## Task instructions
Tell me how many lines in the data below hold the string "https", and say nothing else.

** Opening Given data block **

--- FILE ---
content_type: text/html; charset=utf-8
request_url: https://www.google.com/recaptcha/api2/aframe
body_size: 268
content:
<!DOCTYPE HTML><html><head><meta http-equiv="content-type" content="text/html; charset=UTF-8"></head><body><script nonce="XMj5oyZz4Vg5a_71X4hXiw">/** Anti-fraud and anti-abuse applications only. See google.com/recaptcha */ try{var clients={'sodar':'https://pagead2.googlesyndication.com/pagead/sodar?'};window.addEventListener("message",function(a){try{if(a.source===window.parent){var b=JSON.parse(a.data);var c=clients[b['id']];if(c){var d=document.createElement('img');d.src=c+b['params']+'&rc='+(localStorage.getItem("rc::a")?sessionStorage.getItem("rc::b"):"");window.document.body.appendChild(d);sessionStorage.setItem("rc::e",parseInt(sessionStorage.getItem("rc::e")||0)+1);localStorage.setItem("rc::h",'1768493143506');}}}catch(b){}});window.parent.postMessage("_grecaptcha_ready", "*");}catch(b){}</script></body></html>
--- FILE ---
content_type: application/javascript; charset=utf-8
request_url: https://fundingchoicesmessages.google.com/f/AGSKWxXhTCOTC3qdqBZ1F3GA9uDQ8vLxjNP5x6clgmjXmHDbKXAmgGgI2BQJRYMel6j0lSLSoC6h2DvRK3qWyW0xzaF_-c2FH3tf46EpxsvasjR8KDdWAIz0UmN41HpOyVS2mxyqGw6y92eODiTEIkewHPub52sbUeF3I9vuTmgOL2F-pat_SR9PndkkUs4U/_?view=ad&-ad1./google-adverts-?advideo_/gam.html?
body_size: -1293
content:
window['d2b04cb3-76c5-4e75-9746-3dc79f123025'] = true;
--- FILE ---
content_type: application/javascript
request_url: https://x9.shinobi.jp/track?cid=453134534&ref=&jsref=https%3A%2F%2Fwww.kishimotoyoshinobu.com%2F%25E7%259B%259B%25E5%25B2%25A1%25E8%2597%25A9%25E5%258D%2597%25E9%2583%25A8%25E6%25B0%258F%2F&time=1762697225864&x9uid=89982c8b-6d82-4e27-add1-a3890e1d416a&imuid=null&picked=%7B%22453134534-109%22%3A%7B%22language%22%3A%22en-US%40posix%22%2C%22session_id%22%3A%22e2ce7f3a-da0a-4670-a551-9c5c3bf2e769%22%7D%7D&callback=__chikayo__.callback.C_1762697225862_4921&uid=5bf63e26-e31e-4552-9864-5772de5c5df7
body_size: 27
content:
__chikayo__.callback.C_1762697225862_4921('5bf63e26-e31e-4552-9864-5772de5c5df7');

** Closing Given data block **

## Output
4